Two numbers, one week
Cognition raised $1B at a $26B valuation on $492M ARR. That’s a 2.5x valuation step in eight months, with enterprise usage up roughly 10x year-to-date (Cognition raises $1B in $26B Series D — latent.space). Coding agents are the loudest AI revenue story right now. The reason isn’t that code is the most interesting problem — it’s that code is the most gradable one. A compiler decides yes or no. A test suite returns red or green. A reviewer or a static analyzer catches what slipped through. Every one of those gates is a feedback signal the model gets evaluated against — fast, automatic, often free. The product Cognition is selling sits on top of that grading stack. Remove the stack and the product collapses.

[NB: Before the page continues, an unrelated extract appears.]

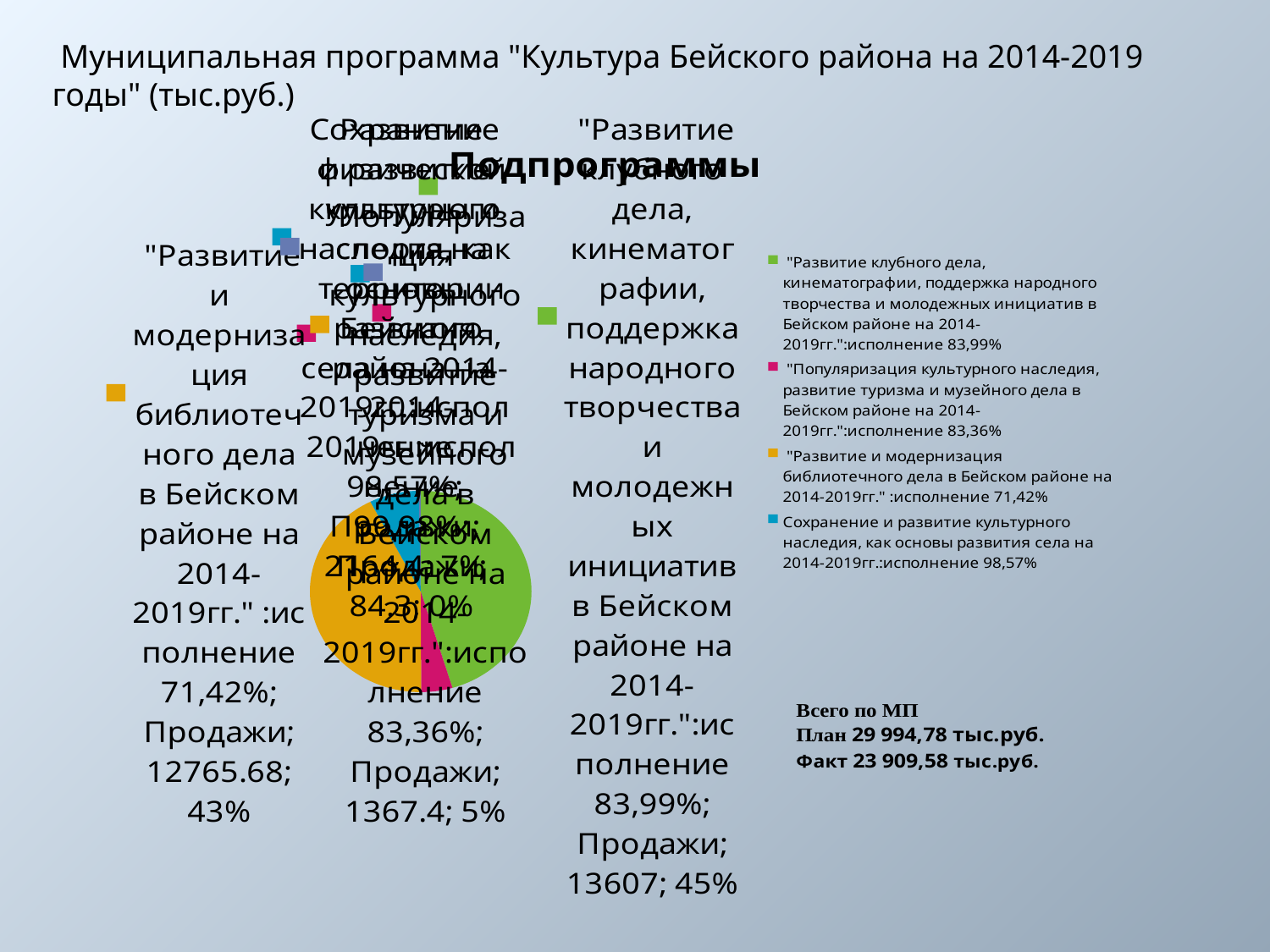
What is the title of the chart? Подпрограммы What share of the pie does the subprogram "Популяризация культурного наследия, развитие туризма и музейного дела" have? 5% Which subprogram has the largest slice of the pie? "Развитие клубного дела, кинематографии, поддержка народного творчества и молодежных инициатив" What kind of chart is shown on the slide? pie chart What value is shown for the subprogram "Популяризация культурного наследия, развитие туризма и музейного дела"? 1367.4 What colour is the slice for "Развитие клубного дела, кинематографии, поддержка народного творчества и молодежных инициатив"? green What share of the pie does the subprogram "Развитие клубного дела, кинематографии, поддержка народного творчества и молодежных инициатив" have? 45% What share of the pie does the subprogram "Развитие и модернизация библиотечного дела" have? 43% Which is larger: the value for "Развитие клубного дела..." or the value for "Развитие и модернизация библиотечного дела"? "Развитие клубного дела..." How many entries does the chart legend list? 4 What is the difference between the value for "Развитие клубного дела..." (13607) and the value for "Развитие и модернизация библиотечного дела" (12765.68)? 841.32 What value is shown for the subprogram "Развитие и модернизация библиотечного дела"? 12765.68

Five frontier LLMs disagree on 67% of 1,000 real-world fact-check claims. A Lenz study put GPT-5.4, Claude Opus 4.7, and Google’s Gemini 3 Pro through 1,000 user-submitted claims, and on two-thirds of them at least one model dissented from the panel majority (Five frontier LLMs disagree on 67% of fact-check claims — lenz.io). On 34% of the claims, the models disagreed by two or more verdict buckets — that’s a real spread, not calibration noise. Agreement is highest on clean True/False; disagreement clusters where the actual fact-checking work lives: Mostly True, Misleading, Lacks Context. There is no compiler for “is this claim true.” There is no test suite for “is this misleading in context.” Without a grader, the models drift in different directions and the user has no ground truth to anchor against.
If you don’t live in this jargon, here’s the translation
A “grading function” is anything outside the model that can tell you whether the output is right. Sometimes it’s a piece of software: a compiler that refuses to build broken code, a test runner that fails on a wrong result, a static analyzer that flags an unsafe call. Sometimes it’s a process: a code reviewer who pushes back, a checklist a nurse runs before discharging a patient, a quality engineer on an industrial line. The faster and more automatic the grader, the more upside an AI assistant has in that domain.
Domains where the grader is fast and free: code, chess, math proofs, anything with a deterministic answer. Domains where the grader is slow and human: medical diagnosis, legal interpretation, policy evaluation. Domains where there is no grader at all: most of what gets called “fact-checking” once you leave clean True/False claims. The Cognition valuation is the price of an excellent grading stack. The 67% disagreement rate is the price of not having one.
What this means in practice
If you’re scoping AI work right now — for a client, for your own team, for a fund underwriting a thesis — the question to ask before model selection is what grades the output in this domain, and how fast?
- If the domain already has a deterministic grader (a compiler, a simulator, a structured ground-truth set), AI gets to iterate against it. That’s where the obvious wins are, and where the current funding rounds are landing.
- If the domain has a slow human grader (a regulator, a clinician, an auditor), the AI plays a different role — surfacing candidates, drafting, summarizing — and the workflow has to budget time for human review. The upside is real but smaller, and slower to compound.
- If the domain has no grader at all, deploying AI is deploying a black box. That doesn’t mean “don’t do it.” It means the deployment has to either build the grader (rubrics, gold sets, automated checks) or accept that mistakes will surface in the field instead of in development.
Most AI failures I see in client systems are step 3 dressed up as step 1.
Closing
The decacorn AI businesses sit on top of grading loops. The undervalued AI problems are the ones where nobody yet knows how to build one. That second category is where a lot of the next round of work — and a lot of the next round of incidents — will land.